* [Work to complete]: Please rewrite the data below, replacing "black coat" with "navy coat" and changing nothing else.

* [Records for this exercise]:
*****
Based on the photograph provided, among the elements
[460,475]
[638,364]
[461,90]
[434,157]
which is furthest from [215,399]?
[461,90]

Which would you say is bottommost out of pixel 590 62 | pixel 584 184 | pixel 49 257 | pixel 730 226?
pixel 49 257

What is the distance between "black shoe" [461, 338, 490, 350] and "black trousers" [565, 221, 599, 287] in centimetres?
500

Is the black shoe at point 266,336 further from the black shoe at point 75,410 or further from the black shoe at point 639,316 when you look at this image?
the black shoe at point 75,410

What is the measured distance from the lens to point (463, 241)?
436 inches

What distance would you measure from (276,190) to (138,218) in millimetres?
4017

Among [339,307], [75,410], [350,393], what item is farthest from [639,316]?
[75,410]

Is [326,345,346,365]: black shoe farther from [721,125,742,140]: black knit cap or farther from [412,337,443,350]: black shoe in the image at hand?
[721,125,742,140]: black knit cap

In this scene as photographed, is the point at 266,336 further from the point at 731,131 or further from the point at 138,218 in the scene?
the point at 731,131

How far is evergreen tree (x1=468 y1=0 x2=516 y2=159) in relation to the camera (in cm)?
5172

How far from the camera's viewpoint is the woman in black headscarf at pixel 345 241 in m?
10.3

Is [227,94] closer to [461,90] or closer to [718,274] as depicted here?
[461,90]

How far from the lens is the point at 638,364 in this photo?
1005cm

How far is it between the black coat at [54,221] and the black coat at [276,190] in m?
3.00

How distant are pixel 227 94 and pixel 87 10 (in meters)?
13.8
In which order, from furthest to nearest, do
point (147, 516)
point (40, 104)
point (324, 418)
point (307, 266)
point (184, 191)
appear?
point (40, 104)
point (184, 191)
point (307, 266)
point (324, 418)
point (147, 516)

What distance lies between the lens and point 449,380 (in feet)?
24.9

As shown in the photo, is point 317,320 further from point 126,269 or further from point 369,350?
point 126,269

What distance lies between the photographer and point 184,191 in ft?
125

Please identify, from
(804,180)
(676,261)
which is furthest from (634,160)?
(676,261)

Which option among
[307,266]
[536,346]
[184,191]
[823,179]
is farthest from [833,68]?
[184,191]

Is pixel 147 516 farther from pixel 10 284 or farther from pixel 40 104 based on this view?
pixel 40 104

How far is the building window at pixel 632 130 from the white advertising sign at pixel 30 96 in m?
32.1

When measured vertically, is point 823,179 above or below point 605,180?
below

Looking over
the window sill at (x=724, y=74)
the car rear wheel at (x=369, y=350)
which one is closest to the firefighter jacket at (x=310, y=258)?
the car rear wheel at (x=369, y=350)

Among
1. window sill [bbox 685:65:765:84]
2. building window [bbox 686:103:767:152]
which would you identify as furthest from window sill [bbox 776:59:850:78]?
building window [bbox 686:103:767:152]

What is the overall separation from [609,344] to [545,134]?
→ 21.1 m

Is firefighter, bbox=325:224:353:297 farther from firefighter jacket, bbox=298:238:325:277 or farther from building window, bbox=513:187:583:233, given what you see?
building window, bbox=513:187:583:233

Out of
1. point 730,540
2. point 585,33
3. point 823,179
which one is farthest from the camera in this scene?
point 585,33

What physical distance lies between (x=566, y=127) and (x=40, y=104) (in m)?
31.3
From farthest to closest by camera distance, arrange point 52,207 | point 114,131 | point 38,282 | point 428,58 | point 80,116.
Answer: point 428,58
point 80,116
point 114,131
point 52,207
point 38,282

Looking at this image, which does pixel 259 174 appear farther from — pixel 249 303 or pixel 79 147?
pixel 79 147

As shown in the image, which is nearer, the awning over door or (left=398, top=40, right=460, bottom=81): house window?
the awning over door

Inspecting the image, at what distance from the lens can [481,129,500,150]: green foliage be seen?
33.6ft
*****
* [Solution]:
Based on the photograph provided, among the elements
[460,475]
[638,364]
[461,90]
[434,157]
which is furthest from [215,399]?
[461,90]

Which would you say is bottommost out of pixel 590 62 | pixel 584 184 | pixel 49 257 | pixel 730 226?
pixel 49 257

What is the distance between "black shoe" [461, 338, 490, 350] and "black trousers" [565, 221, 599, 287] in centimetres?
500

Is the black shoe at point 266,336 further from the black shoe at point 75,410 or further from the black shoe at point 639,316 when you look at this image?
the black shoe at point 75,410

What is the measured distance from the lens to point (463, 241)?
436 inches

What distance would you measure from (276,190) to (138,218) in millimetres?
4017

Among [339,307], [75,410], [350,393], what item is farthest from [639,316]?
[75,410]

Is [326,345,346,365]: black shoe farther from [721,125,742,140]: black knit cap or farther from [412,337,443,350]: black shoe in the image at hand?
[721,125,742,140]: black knit cap

In this scene as photographed, is the point at 266,336 further from the point at 731,131 or further from the point at 138,218 in the scene?
the point at 731,131

How far is evergreen tree (x1=468 y1=0 x2=516 y2=159) in relation to the camera (in cm)?
5172

How far from the camera's viewpoint is the woman in black headscarf at pixel 345 241 in m?
10.3

Is [227,94] closer to [461,90] or closer to [718,274] as depicted here?
[461,90]

How far from the lens is the point at 638,364 in this photo?
1005cm

How far is it between the navy coat at [54,221] and the navy coat at [276,190] in m?
3.00

How distant are pixel 227 94 and pixel 87 10 (in meters)?
13.8
In which order, from furthest to nearest, do
point (147, 516)
point (40, 104)
point (324, 418)
point (307, 266)
point (184, 191)
appear?
point (40, 104)
point (184, 191)
point (307, 266)
point (324, 418)
point (147, 516)

What distance lies between the lens and point 449,380 (in feet)?
24.9

As shown in the photo, is point 317,320 further from point 126,269 or further from point 369,350?
point 126,269

What distance lies between the photographer and point 184,191 in ft?
125

Please identify, from
(804,180)
(676,261)
which is furthest from (634,160)?
(676,261)

Which option among
[307,266]
[536,346]
[184,191]
[823,179]
is farthest from [833,68]?
[184,191]

Is pixel 147 516 farther from pixel 10 284 or farther from pixel 40 104 based on this view?
pixel 40 104

How far is the building window at pixel 632 130 from the white advertising sign at pixel 30 96 in m?
32.1

When measured vertically, is point 823,179 above or below point 605,180?
below

Looking over
the window sill at (x=724, y=74)
the car rear wheel at (x=369, y=350)
which one is closest to the firefighter jacket at (x=310, y=258)?
the car rear wheel at (x=369, y=350)

Among
1. window sill [bbox 685:65:765:84]
2. building window [bbox 686:103:767:152]
which would you identify as furthest from window sill [bbox 776:59:850:78]?
building window [bbox 686:103:767:152]

What is the overall separation from [609,344] to [545,134]?
→ 21.1 m

Is firefighter, bbox=325:224:353:297 farther from firefighter jacket, bbox=298:238:325:277 or farther from building window, bbox=513:187:583:233, given what you see?
building window, bbox=513:187:583:233

Out of
1. point 730,540
2. point 585,33
3. point 823,179
which one is farthest from the camera in this scene?
point 585,33

What physical distance lies between (x=566, y=127) and (x=40, y=104) (in m)?
31.3
From farthest to closest by camera distance, arrange point 52,207 | point 114,131 | point 38,282 | point 428,58 | point 80,116.
Answer: point 428,58
point 80,116
point 114,131
point 52,207
point 38,282

Looking at this image, which does pixel 259 174 appear farther from — pixel 249 303 or pixel 79 147?
pixel 79 147

As shown in the image, which is nearer, the awning over door or (left=398, top=40, right=460, bottom=81): house window?
the awning over door

Inspecting the image, at what distance from the lens can [481,129,500,150]: green foliage be seen?
33.6ft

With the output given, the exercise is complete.